"Semiconductor manufacturing is literally black magic. All of this just barely works, man." My favorite quote of this episode.

"Idk guys this video is pretty niche and probably won't do well -" Goes on to unroll the most fascinating semiconductor historical deep-dive with ample visual aid and citations. I love this channel so much.

Niche is best. General overviews are a dime a dozen. I want the deep lore. The kind professors try to hide from us behind 3 inch thick hardcovers.

The drama of the semiconductor industry is long, wide and varied; not just the interconnection of transistors but the players themselves. Always a good time to get a glimpse into that world.

FYI - when chip frequencies approach microwave (about one GHz) , the regular resistance and capacitor functions become really weird. For many years of my career, designing circuit boards was fairly easy. Then system frequencies approached one GHz and beyond and we had to use microwave design rules where a wire was no longer a wire but much more complex with properties like an antenna. The chip designers have also hit those restrictions which is one of the reasons very few commercial chips function beyond two GHz and all cpu/gpu makers went to multi-cpu/gpu designs.

"niche" almost every human on earth uses this technology that is the closest thing humans have ever done to literal magic. The work you're doing with this channel is priceless for society.

Thanks Jon, as usual a brilliantly researched topic. As another commenter stated "Niche is good". In the years to come, you will be regarded as the definative semiconductor historian.

◆ Provided data
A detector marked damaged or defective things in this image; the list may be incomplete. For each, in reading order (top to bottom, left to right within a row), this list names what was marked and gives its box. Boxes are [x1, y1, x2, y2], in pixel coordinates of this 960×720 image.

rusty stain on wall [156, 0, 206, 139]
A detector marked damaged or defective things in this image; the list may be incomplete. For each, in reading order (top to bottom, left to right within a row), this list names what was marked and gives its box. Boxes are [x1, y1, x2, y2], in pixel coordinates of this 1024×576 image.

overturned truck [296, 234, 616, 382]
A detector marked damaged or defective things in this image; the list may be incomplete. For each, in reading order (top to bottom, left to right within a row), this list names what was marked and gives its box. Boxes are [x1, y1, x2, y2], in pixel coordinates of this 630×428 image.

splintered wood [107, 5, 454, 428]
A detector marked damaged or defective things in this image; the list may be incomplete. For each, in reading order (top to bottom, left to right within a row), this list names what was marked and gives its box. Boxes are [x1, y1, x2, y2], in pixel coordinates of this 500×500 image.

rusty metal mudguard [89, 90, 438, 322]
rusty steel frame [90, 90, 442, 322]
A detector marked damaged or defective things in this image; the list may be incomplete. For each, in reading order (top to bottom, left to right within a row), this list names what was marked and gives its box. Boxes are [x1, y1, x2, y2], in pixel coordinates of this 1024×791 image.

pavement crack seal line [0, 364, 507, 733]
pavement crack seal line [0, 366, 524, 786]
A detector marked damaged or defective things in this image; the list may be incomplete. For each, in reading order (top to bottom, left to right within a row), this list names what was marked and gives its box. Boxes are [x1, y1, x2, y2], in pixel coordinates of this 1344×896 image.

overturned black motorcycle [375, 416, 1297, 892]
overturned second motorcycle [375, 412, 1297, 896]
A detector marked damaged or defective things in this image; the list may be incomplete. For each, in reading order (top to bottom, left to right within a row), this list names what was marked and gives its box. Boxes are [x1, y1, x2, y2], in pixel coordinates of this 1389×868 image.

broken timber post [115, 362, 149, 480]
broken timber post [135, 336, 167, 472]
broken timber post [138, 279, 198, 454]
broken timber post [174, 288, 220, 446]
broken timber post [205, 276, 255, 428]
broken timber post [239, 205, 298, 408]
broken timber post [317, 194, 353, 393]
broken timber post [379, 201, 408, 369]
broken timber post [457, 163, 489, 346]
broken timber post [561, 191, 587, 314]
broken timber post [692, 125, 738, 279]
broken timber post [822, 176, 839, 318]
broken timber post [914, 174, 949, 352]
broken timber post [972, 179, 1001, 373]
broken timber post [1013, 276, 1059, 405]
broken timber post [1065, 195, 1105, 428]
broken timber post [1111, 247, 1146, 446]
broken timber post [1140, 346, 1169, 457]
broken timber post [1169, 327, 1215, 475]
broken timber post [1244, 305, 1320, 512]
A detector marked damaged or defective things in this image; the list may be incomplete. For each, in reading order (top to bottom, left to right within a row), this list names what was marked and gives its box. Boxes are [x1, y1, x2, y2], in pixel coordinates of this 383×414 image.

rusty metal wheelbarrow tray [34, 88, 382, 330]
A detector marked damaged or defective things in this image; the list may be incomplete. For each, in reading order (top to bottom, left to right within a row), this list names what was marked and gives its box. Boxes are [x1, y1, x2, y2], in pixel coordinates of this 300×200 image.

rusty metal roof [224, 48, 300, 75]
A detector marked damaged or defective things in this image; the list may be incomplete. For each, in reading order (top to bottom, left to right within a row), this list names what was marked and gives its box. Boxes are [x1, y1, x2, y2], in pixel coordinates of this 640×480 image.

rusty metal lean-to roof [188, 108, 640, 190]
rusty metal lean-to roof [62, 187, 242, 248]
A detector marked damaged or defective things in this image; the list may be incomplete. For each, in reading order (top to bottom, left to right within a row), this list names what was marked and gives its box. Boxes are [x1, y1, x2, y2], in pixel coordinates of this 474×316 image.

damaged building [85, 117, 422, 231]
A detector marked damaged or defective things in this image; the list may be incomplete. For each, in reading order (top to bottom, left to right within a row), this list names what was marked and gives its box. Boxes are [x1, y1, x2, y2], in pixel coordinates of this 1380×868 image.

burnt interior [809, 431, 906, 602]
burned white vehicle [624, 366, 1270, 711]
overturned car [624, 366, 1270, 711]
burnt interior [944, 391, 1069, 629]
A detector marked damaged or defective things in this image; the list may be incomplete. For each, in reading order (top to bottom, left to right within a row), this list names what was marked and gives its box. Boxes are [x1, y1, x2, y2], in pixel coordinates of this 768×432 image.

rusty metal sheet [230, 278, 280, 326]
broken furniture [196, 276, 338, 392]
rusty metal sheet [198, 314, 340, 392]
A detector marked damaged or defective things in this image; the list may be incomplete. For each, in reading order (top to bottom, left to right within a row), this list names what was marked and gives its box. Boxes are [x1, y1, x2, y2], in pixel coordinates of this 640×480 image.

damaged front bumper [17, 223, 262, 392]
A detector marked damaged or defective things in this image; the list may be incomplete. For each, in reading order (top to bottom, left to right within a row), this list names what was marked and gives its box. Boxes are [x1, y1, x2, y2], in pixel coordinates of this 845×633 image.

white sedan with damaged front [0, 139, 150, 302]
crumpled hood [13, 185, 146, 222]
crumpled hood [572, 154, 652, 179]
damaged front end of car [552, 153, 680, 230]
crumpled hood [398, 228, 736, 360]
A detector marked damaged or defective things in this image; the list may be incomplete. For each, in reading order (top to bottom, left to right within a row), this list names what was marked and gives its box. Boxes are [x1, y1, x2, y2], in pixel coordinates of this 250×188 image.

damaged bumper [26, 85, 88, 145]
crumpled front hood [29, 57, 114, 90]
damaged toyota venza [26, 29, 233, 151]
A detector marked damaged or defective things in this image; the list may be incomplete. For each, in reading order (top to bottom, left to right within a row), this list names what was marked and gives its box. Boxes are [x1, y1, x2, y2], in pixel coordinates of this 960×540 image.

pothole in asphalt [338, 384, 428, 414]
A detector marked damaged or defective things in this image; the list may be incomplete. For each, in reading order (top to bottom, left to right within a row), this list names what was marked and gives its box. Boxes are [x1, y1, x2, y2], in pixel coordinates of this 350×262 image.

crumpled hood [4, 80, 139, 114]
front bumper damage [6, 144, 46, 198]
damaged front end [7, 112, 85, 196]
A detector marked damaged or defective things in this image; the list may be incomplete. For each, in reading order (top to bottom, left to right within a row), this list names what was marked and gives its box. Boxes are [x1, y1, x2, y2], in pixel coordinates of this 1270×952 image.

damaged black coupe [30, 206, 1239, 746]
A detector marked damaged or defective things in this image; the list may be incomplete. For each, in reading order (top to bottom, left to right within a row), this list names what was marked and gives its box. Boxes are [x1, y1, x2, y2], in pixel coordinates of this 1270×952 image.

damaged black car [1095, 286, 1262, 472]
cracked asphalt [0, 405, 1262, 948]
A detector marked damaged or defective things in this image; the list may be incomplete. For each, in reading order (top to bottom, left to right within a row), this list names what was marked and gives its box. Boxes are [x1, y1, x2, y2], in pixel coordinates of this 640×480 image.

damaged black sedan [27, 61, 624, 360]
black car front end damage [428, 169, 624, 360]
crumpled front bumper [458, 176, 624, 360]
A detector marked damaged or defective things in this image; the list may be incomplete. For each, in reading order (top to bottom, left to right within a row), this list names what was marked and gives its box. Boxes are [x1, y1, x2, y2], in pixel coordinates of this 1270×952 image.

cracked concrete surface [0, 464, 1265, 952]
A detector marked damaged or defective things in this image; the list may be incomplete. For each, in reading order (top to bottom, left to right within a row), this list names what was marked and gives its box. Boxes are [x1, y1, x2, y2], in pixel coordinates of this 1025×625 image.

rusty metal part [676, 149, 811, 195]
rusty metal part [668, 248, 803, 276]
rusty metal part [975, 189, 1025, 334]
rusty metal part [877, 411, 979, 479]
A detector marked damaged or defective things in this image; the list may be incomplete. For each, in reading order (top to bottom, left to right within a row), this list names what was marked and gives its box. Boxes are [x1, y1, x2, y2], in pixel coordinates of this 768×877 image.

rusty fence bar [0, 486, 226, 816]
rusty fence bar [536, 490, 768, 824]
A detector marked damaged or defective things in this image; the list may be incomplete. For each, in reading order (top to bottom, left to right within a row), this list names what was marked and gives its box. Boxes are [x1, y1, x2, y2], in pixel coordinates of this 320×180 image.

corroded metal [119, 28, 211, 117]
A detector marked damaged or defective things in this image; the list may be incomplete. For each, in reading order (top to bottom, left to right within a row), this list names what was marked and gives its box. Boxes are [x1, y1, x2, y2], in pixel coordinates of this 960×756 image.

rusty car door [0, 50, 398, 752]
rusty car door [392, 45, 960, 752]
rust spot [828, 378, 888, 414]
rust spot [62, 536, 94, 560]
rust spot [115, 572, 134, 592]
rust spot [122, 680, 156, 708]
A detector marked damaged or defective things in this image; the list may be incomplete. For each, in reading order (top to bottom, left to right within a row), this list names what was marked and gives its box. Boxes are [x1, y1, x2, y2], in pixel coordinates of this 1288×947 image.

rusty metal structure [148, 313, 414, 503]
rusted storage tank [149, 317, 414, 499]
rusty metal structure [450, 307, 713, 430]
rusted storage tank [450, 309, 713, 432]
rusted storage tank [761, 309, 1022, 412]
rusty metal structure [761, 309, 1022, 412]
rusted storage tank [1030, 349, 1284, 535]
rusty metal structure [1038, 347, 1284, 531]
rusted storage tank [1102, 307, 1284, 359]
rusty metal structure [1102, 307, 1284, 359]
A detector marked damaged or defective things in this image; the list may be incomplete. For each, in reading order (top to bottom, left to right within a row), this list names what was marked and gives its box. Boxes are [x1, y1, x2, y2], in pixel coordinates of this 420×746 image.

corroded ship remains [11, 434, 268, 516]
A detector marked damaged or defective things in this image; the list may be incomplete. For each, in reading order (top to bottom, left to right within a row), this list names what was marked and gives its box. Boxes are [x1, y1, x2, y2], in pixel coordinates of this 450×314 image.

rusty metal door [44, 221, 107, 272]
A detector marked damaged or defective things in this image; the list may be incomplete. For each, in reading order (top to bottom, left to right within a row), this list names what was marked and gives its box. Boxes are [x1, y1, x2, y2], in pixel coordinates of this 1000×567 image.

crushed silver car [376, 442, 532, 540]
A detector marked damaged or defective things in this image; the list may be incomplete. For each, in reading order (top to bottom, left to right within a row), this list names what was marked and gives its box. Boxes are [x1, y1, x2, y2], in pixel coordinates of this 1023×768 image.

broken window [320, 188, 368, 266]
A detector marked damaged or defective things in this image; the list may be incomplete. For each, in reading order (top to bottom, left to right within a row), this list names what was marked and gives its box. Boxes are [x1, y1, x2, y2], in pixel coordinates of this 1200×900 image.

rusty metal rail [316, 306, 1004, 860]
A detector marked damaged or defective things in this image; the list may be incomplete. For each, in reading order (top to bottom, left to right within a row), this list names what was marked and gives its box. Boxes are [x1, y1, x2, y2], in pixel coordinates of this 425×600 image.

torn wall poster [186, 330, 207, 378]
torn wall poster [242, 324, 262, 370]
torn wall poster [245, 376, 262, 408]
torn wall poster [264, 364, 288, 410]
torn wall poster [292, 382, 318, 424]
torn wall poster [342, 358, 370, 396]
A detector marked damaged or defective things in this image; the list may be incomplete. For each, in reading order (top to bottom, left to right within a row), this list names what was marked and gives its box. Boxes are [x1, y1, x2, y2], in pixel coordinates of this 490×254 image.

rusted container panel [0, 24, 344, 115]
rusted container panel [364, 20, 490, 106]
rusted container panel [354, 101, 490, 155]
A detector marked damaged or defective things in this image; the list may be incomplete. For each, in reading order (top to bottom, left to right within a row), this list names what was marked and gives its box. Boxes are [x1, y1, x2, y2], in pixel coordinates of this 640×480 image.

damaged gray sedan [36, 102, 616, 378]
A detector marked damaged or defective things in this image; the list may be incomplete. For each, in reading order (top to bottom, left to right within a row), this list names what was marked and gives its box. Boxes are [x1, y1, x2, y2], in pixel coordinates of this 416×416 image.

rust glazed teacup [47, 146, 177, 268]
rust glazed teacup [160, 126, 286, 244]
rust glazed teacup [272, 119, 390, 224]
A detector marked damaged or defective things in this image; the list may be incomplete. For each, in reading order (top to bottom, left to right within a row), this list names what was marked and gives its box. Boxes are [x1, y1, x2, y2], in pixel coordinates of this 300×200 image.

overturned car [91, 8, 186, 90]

◆ Tasks for this exercise
1 > Translate this sentence from the comment thread into Spanish: "For many years of my career, designing circuit boards was fairly easy."
2 > According to the comment thread, what kind of designs did all cpu/gpu makers move to?
The records have no connection to the comment thread.

◆ Answers provided
1 > Durante muchos años de mi carrera, diseñar placas de circuito era bastante fácil.

2 > Multi-cpu/gpu designs.